** Opening SUPPLIED TEXT block **

Allostatic Load from Coronavirus — A Hidden but Real Threat to Crisis Management

Another complication for orgs working to get back to ‘business as usual’

We all know that the novel coronavirus is affecting most of us negatively on a personal and professional level.  It’s harder to focus, easy tasks seem more difficult, we tire easily.

Psychologists call this “allostatic load” and it’s not only a personal threat, it’s a threat at the workplace.

Consider this.  Is a worker suffering (possibly undiagnosed), from coronavirus-related allostatic shock more or less likely to:

  • Make errors, including those that could lead to further crises?
  • Be able to function effectively during a breaking crisis (that will continue to occur regardless of COVID-19’s impact)?
  • Be productive?
  • Have interpersonal issues at work?
  • Engage in theft that would help with financial losses resulting directly or indirectly from the virus?
  • Commit acts of discrimination or harassment?
  • Avoid coming to work if there were recently diagnosed cases there, even if it wasn’t someone who worked with them in close proximity?
  • Criticize the company’s COVID-19 response privately and/or publicly?
  • In general, have all his/her worst character defects “on display?”

We have examined the level of threat increase for organizations in multiple industries and found that 50-75% of the crises to which they would routinely be vulnerable are more likely to happen in the days, weeks and months ahead, even as the world does its best to put a lid on the virus’ spread.

** Closing SUPPLIED TEXT block **

- WORK TASK 1
In the allostatic load article, what share of the crises that organizations would routinely be vulnerable to are more likely to happen in the days, weeks and months ahead?
- WORK TASK 2
Rewrite the part of the allostatic load article starting at "Another complication for" and ending at "at the workplace.", with "workplace" replaced by "office".
- WORK TASK 3
Write the next part of the article on allostatic load from coronavirus, picking up after its final sentence.

** Opening DATA TO EXAMINE block **

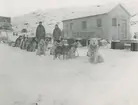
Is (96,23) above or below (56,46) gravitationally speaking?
above

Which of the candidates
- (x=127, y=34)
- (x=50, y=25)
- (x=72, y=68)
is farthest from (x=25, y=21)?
(x=127, y=34)

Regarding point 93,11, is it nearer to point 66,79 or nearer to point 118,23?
point 118,23

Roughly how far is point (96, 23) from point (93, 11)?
9 cm

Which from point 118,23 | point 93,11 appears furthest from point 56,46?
point 118,23

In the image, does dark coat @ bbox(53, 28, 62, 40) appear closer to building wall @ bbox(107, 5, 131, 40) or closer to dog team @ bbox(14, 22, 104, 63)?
dog team @ bbox(14, 22, 104, 63)

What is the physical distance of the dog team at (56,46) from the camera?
1445 millimetres

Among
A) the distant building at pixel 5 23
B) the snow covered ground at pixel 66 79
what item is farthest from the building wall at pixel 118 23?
the distant building at pixel 5 23

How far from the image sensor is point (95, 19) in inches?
59.3

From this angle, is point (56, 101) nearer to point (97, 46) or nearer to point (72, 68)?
point (72, 68)

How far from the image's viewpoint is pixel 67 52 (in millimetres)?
1486

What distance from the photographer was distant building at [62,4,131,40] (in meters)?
1.50

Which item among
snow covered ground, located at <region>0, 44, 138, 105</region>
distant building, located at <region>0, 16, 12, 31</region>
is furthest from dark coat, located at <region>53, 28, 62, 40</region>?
distant building, located at <region>0, 16, 12, 31</region>

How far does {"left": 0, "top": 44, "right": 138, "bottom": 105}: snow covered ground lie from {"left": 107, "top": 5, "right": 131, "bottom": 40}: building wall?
0.33 ft

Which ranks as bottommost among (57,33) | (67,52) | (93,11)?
(67,52)
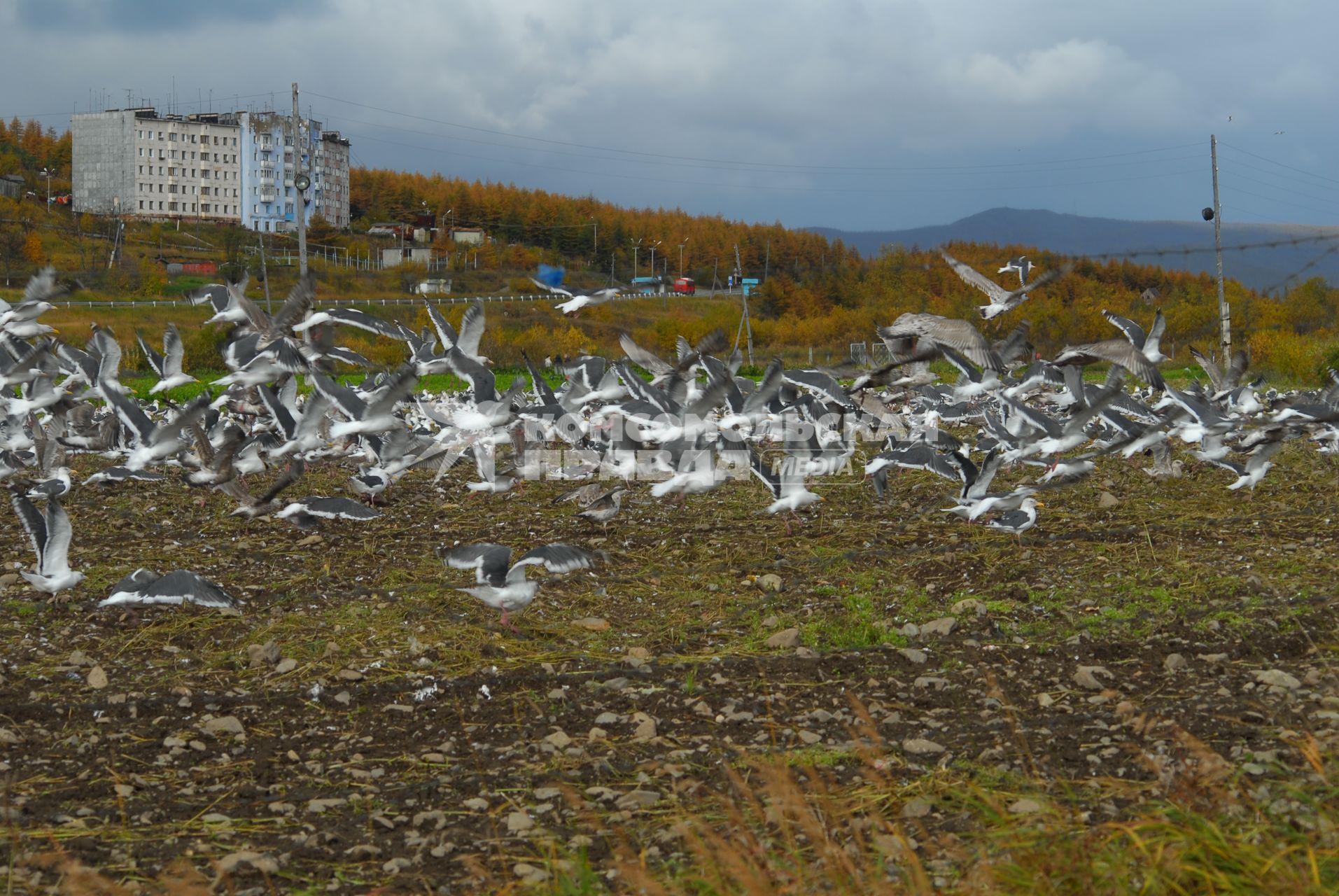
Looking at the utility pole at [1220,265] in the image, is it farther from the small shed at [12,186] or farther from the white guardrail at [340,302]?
the small shed at [12,186]

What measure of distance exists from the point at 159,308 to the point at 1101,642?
191 feet

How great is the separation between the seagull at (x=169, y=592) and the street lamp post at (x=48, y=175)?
99.0m

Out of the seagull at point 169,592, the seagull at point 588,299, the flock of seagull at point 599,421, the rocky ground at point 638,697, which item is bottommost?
the rocky ground at point 638,697

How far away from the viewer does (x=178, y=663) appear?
Answer: 7.44 m

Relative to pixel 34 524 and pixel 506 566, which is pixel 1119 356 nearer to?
pixel 506 566

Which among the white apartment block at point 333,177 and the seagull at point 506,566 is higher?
the white apartment block at point 333,177

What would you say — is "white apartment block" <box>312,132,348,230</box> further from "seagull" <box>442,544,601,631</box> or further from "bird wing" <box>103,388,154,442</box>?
"seagull" <box>442,544,601,631</box>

** Closing DATA TO EXAMINE block **

- ANSWER AREA 1
50-75% of them.

- ANSWER AREA 2
Another complication for orgs working to get back to ‘business as usual’

We all know that the novel coronavirus is affecting most of us negatively on a personal and professional level.  It’s harder to focus, easy tasks seem more difficult, we tire easily.

Psychologists call this “allostatic load” and it’s not only a personal threat, it’s a threat at the office.

- ANSWER AREA 3
This is yet another reason why your head of HR needs to have a permanent position on your Crisis Management Team.  Every employee is a public relations representative for your organization whether you want them to be or not.  Crisis prevention, reputation management, STARTS at the employee level.

It’s also a reason why you should have a system in place that allows employees to seek emotional and other needed help at this uniquely stressful point in history, a system that also allows your colleagues to report mistakes and wrongdoing, intentional or not, “up the chain” for the record or anonymously.  All while examining the types of risks bullet-pointed above and others that might be more specific to your individual organization and brainstorming how you can prevent or at least mitigate damage from those potential crises.

All of your stakeholders, internal and external, will benefit from a higher level of attention to this growing threat and you can easily distinguish yourself from your competition by how you manage this process.  Knowledge alone is useless.  Knowledge + Action = Solution.